[Problem details]
The records sit below this line. Repeat all of them exactly.

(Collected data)
◆ ◆ ◆ ◆
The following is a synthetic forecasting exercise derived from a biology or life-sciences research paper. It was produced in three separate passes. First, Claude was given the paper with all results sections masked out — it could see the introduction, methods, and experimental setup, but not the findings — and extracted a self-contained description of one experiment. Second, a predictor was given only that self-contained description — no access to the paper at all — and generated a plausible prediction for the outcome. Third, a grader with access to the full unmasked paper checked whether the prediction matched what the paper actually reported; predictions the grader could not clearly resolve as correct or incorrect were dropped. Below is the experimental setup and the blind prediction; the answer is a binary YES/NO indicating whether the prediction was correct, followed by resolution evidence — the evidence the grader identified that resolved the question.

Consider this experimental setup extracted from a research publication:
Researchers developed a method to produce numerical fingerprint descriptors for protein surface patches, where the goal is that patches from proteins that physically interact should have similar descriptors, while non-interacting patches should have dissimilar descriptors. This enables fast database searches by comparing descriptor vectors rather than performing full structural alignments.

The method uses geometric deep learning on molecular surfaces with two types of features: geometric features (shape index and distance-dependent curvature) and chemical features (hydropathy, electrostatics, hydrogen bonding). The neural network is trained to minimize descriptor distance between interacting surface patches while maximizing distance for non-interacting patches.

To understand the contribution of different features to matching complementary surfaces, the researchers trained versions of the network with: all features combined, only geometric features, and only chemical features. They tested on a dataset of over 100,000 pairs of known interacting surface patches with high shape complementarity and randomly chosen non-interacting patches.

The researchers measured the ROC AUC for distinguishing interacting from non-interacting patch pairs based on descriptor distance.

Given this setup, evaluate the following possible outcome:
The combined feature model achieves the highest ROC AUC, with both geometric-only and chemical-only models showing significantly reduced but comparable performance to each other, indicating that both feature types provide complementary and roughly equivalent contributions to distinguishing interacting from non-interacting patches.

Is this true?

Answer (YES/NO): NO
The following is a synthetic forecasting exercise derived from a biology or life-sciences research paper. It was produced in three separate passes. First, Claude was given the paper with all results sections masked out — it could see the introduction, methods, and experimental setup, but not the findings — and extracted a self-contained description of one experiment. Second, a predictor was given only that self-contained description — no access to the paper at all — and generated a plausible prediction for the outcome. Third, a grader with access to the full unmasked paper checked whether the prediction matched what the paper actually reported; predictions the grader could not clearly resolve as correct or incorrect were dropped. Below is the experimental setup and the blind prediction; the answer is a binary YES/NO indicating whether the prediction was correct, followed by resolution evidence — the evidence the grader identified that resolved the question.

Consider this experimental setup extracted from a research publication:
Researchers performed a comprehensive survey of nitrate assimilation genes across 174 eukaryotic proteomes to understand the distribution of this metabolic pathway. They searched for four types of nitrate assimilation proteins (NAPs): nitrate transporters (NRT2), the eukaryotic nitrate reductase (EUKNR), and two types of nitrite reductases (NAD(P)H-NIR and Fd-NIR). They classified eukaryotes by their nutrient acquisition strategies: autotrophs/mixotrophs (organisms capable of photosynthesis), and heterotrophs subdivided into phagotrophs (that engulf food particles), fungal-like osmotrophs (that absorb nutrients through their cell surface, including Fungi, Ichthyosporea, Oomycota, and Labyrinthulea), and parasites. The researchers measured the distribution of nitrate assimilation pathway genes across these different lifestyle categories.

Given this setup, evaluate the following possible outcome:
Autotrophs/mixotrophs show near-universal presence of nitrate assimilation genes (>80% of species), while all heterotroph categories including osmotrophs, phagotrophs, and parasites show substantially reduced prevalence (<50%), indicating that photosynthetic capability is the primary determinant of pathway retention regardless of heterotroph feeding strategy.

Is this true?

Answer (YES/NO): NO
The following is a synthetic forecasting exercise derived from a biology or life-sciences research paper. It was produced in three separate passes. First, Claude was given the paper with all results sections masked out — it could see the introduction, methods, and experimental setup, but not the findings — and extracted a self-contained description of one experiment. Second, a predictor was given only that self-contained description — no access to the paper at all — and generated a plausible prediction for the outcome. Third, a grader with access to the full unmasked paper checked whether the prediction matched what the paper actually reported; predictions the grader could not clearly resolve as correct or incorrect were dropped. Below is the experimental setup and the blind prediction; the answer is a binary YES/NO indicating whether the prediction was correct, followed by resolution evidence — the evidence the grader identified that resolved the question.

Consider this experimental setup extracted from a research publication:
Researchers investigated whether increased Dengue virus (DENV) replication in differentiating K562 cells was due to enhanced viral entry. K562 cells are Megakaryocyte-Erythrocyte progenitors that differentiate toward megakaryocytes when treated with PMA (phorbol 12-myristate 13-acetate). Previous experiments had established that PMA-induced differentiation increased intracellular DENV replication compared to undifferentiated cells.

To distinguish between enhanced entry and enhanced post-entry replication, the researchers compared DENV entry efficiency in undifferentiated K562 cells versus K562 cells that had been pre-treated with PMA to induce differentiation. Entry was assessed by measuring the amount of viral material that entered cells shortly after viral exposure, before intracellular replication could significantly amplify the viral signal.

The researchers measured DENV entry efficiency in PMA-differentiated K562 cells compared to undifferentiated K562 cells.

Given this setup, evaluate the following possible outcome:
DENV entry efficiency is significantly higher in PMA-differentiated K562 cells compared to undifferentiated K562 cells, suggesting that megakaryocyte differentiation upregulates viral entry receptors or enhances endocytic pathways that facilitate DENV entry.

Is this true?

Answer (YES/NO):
◆ ◆ ◆ ◆
[Answer to this task]
The following is a synthetic forecasting exercise derived from a biology or life-sciences research paper. It was produced in three separate passes. First, Claude was given the paper with all results sections masked out — it could see the introduction, methods, and experimental setup, but not the findings — and extracted a self-contained description of one experiment. Second, a predictor was given only that self-contained description — no access to the paper at all — and generated a plausible prediction for the outcome. Third, a grader with access to the full unmasked paper checked whether the prediction matched what the paper actually reported; predictions the grader could not clearly resolve as correct or incorrect were dropped. Below is the experimental setup and the blind prediction; the answer is a binary YES/NO indicating whether the prediction was correct, followed by resolution evidence — the evidence the grader identified that resolved the question.

Consider this experimental setup extracted from a research publication:
Researchers developed a method to produce numerical fingerprint descriptors for protein surface patches, where the goal is that patches from proteins that physically interact should have similar descriptors, while non-interacting patches should have dissimilar descriptors. This enables fast database searches by comparing descriptor vectors rather than performing full structural alignments.

The method uses geometric deep learning on molecular surfaces with two types of features: geometric features (shape index and distance-dependent curvature) and chemical features (hydropathy, electrostatics, hydrogen bonding). The neural network is trained to minimize descriptor distance between interacting surface patches while maximizing distance for non-interacting patches.

To understand the contribution of different features to matching complementary surfaces, the researchers trained versions of the network with: all features combined, only geometric features, and only chemical features. They tested on a dataset of over 100,000 pairs of known interacting surface patches with high shape complementarity and randomly chosen non-interacting patches.

The researchers measured the ROC AUC for distinguishing interacting from non-interacting patch pairs based on descriptor distance.

Given this setup, evaluate the following possible outcome:
The combined feature model achieves the highest ROC AUC, with both geometric-only and chemical-only models showing significantly reduced but comparable performance to each other, indicating that both feature types provide complementary and roughly equivalent contributions to distinguishing interacting from non-interacting patches.

Is this true?

Answer (YES/NO): NO
The following is a synthetic forecasting exercise derived from a biology or life-sciences research paper. It was produced in three separate passes. First, Claude was given the paper with all results sections masked out — it could see the introduction, methods, and experimental setup, but not the findings — and extracted a self-contained description of one experiment. Second, a predictor was given only that self-contained description — no access to the paper at all — and generated a plausible prediction for the outcome. Third, a grader with access to the full unmasked paper checked whether the prediction matched what the paper actually reported; predictions the grader could not clearly resolve as correct or incorrect were dropped. Below is the experimental setup and the blind prediction; the answer is a binary YES/NO indicating whether the prediction was correct, followed by resolution evidence — the evidence the grader identified that resolved the question.

Consider this experimental setup extracted from a research publication:
Researchers performed a comprehensive survey of nitrate assimilation genes across 174 eukaryotic proteomes to understand the distribution of this metabolic pathway. They searched for four types of nitrate assimilation proteins (NAPs): nitrate transporters (NRT2), the eukaryotic nitrate reductase (EUKNR), and two types of nitrite reductases (NAD(P)H-NIR and Fd-NIR). They classified eukaryotes by their nutrient acquisition strategies: autotrophs/mixotrophs (organisms capable of photosynthesis), and heterotrophs subdivided into phagotrophs (that engulf food particles), fungal-like osmotrophs (that absorb nutrients through their cell surface, including Fungi, Ichthyosporea, Oomycota, and Labyrinthulea), and parasites. The researchers measured the distribution of nitrate assimilation pathway genes across these different lifestyle categories.

Given this setup, evaluate the following possible outcome:
Autotrophs/mixotrophs show near-universal presence of nitrate assimilation genes (>80% of species), while all heterotroph categories including osmotrophs, phagotrophs, and parasites show substantially reduced prevalence (<50%), indicating that photosynthetic capability is the primary determinant of pathway retention regardless of heterotroph feeding strategy.

Is this true?

Answer (YES/NO): NO
The following is a synthetic forecasting exercise derived from a biology or life-sciences research paper. It was produced in three separate passes. First, Claude was given the paper with all results sections masked out — it could see the introduction, methods, and experimental setup, but not the findings — and extracted a self-contained description of one experiment. Second, a predictor was given only that self-contained description — no access to the paper at all — and generated a plausible prediction for the outcome. Third, a grader with access to the full unmasked paper checked whether the prediction matched what the paper actually reported; predictions the grader could not clearly resolve as correct or incorrect were dropped. Below is the experimental setup and the blind prediction; the answer is a binary YES/NO indicating whether the prediction was correct, followed by resolution evidence — the evidence the grader identified that resolved the question.

Consider this experimental setup extracted from a research publication:
Researchers investigated whether increased Dengue virus (DENV) replication in differentiating K562 cells was due to enhanced viral entry. K562 cells are Megakaryocyte-Erythrocyte progenitors that differentiate toward megakaryocytes when treated with PMA (phorbol 12-myristate 13-acetate). Previous experiments had established that PMA-induced differentiation increased intracellular DENV replication compared to undifferentiated cells.

To distinguish between enhanced entry and enhanced post-entry replication, the researchers compared DENV entry efficiency in undifferentiated K562 cells versus K562 cells that had been pre-treated with PMA to induce differentiation. Entry was assessed by measuring the amount of viral material that entered cells shortly after viral exposure, before intracellular replication could significantly amplify the viral signal.

The researchers measured DENV entry efficiency in PMA-differentiated K562 cells compared to undifferentiated K562 cells.

Given this setup, evaluate the following possible outcome:
DENV entry efficiency is significantly higher in PMA-differentiated K562 cells compared to undifferentiated K562 cells, suggesting that megakaryocyte differentiation upregulates viral entry receptors or enhances endocytic pathways that facilitate DENV entry.

Is this true?

Answer (YES/NO):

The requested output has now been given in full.